Does Game Theory Explain Why Everyone’s Becoming More Libertarian About The War On Drugs?

Marijuana shops opened in Colorado this year, and the sky has not yet fallen. But the trend of former politicians denouncing failed drug policies has suddenly caught up to those still in office, and politicians both red and blue are now falling over themselves to sound more libertarian than the next guy.

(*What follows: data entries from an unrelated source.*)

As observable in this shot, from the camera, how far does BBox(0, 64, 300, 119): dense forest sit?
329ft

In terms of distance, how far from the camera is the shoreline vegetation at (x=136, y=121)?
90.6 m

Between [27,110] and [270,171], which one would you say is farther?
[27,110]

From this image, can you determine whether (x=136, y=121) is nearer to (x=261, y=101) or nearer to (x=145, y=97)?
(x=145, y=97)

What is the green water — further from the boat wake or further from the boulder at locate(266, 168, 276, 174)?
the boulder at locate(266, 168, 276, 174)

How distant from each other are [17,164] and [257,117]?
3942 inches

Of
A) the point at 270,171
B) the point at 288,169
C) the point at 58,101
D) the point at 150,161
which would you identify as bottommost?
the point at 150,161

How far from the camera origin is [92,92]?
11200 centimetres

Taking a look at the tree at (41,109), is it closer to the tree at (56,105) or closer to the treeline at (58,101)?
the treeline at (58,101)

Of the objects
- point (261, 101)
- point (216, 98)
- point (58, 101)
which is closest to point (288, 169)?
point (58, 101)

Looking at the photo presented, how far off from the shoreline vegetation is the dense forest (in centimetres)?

Barack Obama – the sitting president of the United States – admits on the public record that he doesn’t think marijuana is more dangerous than alcohol. Chris Christie says “we will end the war on drugs,” and Rick Perry wants to move towards decriminalization. (Yes, that means the moderate/establishment wing, the evangelical wing, and the libertarian wing of the Republican Party are all now moving in this direction.) Obama’s attorney general Eric Holder wants to reduce drug-related sentencing, and conservatives at CPAC are arguing that it’s actually conservative to put fewer people in prison for drugs so we can reduce government spending on prisons, reduce government intrusion in our personal lives, and reduce crime by stopping the inevitable networking of non-violent drug dealers that leaves them no job options when they get out besides the violent skills they picked up in prison.

All of this is music to my ears.

The cynic would say these politicians are just responding to reality and the shifting opinions of the electorate. It’s true that public polling on marijuana legalization has approached and fully crossed the 50% threshold in recent years. It’s true that tight budgets and bloated prisons, combined with renewed small-government fervor, are incentivizing enough common sense to begin to shift power away from the “prison industrial complex.”

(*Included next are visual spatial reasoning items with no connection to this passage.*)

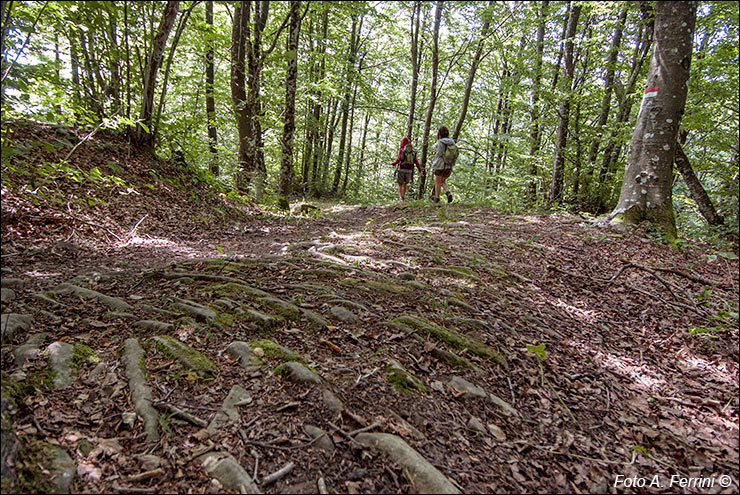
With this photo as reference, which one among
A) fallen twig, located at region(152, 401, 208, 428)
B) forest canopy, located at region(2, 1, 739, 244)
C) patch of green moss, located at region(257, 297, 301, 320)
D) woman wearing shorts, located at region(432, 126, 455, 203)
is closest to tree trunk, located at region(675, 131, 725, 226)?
forest canopy, located at region(2, 1, 739, 244)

These kinds of explanations are likely enough, but I wonder if that’s the whole picture. After all, it’s easy to find polls on other topics that haven’t created such a shift in the rhetoric of both major parties. So here is my pet theory: Perhaps it has something to do with the growing threat of libertarian politics.

What threat, you may say? Didn’t Gary Johnson only get about 1% of the vote in 2012? Where is the Libertarian Party coming close to winning even statewide elections anywhere? My argument is not that they are winning (outside the Republican Party, that is), but that they are picking up enough votes that both Democrats and Republicans are starting to worry about them.

In this month’s special election for FL-13, the Libertarian candidate picked up 4.8% of the vote in what appears to be the first time they fielded a candidate there. I haven’t done an extensive analysis, but there appear to be multiple districts in 2012 where the Libertarian candidate out-performed the difference between the two major parties, potentially tipping races in both directions.

Most game theory political analysis focuses on how the shifting whims of the electorate affects the two major parties (in this case, since the electorate is allegedly becoming “more liberal,” pitting claims that this means the Republican Party is doomed against more boring claims that the party will simply become more liberal as well. But perhaps that analysis is too simple, and there’s a third player here. Perhaps a growing libertarian presence is also influencing both parties to become more libertarian to reduce the risk of those candidates spoiling races for either of them.

At least that’s what almost seems to be happening with the War on Drugs.